*WHAT THIS TASK INVOLVES*. Without omission or alteration, write out all of the data.

Records drawn from a dataset
- - - - -

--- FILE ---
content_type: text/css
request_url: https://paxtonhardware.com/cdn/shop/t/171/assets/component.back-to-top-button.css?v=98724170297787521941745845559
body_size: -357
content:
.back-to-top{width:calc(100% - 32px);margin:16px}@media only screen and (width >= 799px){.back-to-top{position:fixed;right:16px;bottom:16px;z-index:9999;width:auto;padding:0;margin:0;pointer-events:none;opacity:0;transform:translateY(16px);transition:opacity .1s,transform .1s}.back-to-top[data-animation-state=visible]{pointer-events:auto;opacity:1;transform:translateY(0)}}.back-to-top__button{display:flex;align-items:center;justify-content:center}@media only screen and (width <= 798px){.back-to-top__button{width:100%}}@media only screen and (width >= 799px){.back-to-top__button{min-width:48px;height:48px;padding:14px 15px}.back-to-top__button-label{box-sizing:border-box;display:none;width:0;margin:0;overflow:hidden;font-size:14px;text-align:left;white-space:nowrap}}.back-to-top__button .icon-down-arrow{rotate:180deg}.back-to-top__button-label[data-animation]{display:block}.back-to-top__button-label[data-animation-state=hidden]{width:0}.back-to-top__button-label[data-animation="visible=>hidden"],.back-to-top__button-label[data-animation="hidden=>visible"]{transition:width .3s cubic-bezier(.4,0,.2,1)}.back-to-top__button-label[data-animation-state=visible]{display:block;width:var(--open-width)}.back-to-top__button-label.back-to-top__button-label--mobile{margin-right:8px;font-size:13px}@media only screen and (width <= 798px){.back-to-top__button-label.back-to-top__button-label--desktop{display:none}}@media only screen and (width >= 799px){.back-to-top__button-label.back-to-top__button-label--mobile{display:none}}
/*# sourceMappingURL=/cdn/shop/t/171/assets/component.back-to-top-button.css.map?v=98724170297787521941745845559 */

- - - - -

*EXERCISE OUTPUT*.
--- FILE ---
content_type: text/css
request_url: https://paxtonhardware.com/cdn/shop/t/171/assets/component.back-to-top-button.css?v=98724170297787521941745845559
body_size: -357
content:
.back-to-top{width:calc(100% - 32px);margin:16px}@media only screen and (width >= 799px){.back-to-top{position:fixed;right:16px;bottom:16px;z-index:9999;width:auto;padding:0;margin:0;pointer-events:none;opacity:0;transform:translateY(16px);transition:opacity .1s,transform .1s}.back-to-top[data-animation-state=visible]{pointer-events:auto;opacity:1;transform:translateY(0)}}.back-to-top__button{display:flex;align-items:center;justify-content:center}@media only screen and (width <= 798px){.back-to-top__button{width:100%}}@media only screen and (width >= 799px){.back-to-top__button{min-width:48px;height:48px;padding:14px 15px}.back-to-top__button-label{box-sizing:border-box;display:none;width:0;margin:0;overflow:hidden;font-size:14px;text-align:left;white-space:nowrap}}.back-to-top__button .icon-down-arrow{rotate:180deg}.back-to-top__button-label[data-animation]{display:block}.back-to-top__button-label[data-animation-state=hidden]{width:0}.back-to-top__button-label[data-animation="visible=>hidden"],.back-to-top__button-label[data-animation="hidden=>visible"]{transition:width .3s cubic-bezier(.4,0,.2,1)}.back-to-top__button-label[data-animation-state=visible]{display:block;width:var(--open-width)}.back-to-top__button-label.back-to-top__button-label--mobile{margin-right:8px;font-size:13px}@media only screen and (width <= 798px){.back-to-top__button-label.back-to-top__button-label--desktop{display:none}}@media only screen and (width >= 799px){.back-to-top__button-label.back-to-top__button-label--mobile{display:none}}
/*# sourceMappingURL=/cdn/shop/t/171/assets/component.back-to-top-button.css.map?v=98724170297787521941745845559 */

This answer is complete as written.